__取り組む課題__:
1. スリランカの停電を扱った本文によると、停電が起きた日のスリランカの気温は何度でしたか。
2. スリランカの停電を扱った本文の最後の文に続けて、その先を書き進めてください。

猿のせい? でも元を辿れば人間のせい?
人類は自分たちの住みやすいように環境を変えながら生きています。たとえば、海岸沿いの地域では堤防や胸壁を作って海水を止めたり、乾燥した地域の家にエアコンを設置したり...などなど。さまざまな対策をしています。
しかし、結局のところ自然の意思といったものには逆らえないもの。自然はそのことを私たちに思い出させてくれる出来事も多々起こりますよね。
そんな人間にはとめることができない「自然」を思い知ったのが、スリランカ。先週、1匹の猿によって国の電力供給を一撃でダメされたそうです。その結果、2200万人が暮らすスリランカで全国的な停電が起こってしまったのです。ちなみに、その日のスリランカの気温はなんと32度。
ガーディアン紙の報道によれば、スリランカのエネルギー大臣は「1匹の猿が送電網の変圧器に接触したことで国全体が停電になった」と考えているとのこと。
病院などの重要施設への電力復旧を急ぎましたが、多くの家庭では一晩中電気が復旧しないままだったそうです。
スリランカの全国的な停電の原因が猿の接触のみかどうかは実のところ不明ですが、電力供給の不均衡が送電網全体に連鎖的な問題を引き起こしてしまったようです。デイリー・ミラー紙の取材に応じたあるエンジニアは、「国家送電網が非常に脆弱な状態にあり、1本の送電線に問題が生じただけでも全国的な停電が頻繁に起きる可能性がある」と述べています。

__データ__:
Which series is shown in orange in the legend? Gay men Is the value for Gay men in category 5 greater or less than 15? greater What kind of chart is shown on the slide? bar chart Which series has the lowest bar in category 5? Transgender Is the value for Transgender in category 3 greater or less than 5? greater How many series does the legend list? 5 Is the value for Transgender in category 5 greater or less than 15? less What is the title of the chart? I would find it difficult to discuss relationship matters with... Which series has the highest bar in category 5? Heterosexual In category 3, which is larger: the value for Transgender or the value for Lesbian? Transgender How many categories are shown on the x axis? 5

__解答__:
1. 32度でした。

2.
これはスリランカだけの問題ではありません。アメリカでも専門家たちは、送電網が時代遅れで、AIデータセンターや電気自動車の充電による新たな需要増加に対応できていないと警告しています。
送電網は想定外の大きな需要変動にさらされており、停電や家電製品を破壊する可能性のある有害な電力サージが以前より頻繁に発生するようになっています。数十年前に送電網を設計したエンジニアたちは、何千人もの人が毎晩大型SUVを充電するような状況を想定して作っていないからです。
原子力発電は電力供給の増加を助けられますが、開発には何年もかかり、さらに送電能力を向上させるために送電網全体のアップグレードも必要となってきます。
トランプ大統領も先日、古い送電線に負担をかけないよう、新しいデータセンターを発電所の近くに設置すべきだと提案しています。
スリランカは歴史的にも森林が豊富な国で、もちろん多くの人が暮らしています。しかし近年の人口増加に伴い、急速な森林破壊が進んでいます。というのはつまり、人間が猿の生息地に侵入しているから、今回のようなことが起こったといえるわけです。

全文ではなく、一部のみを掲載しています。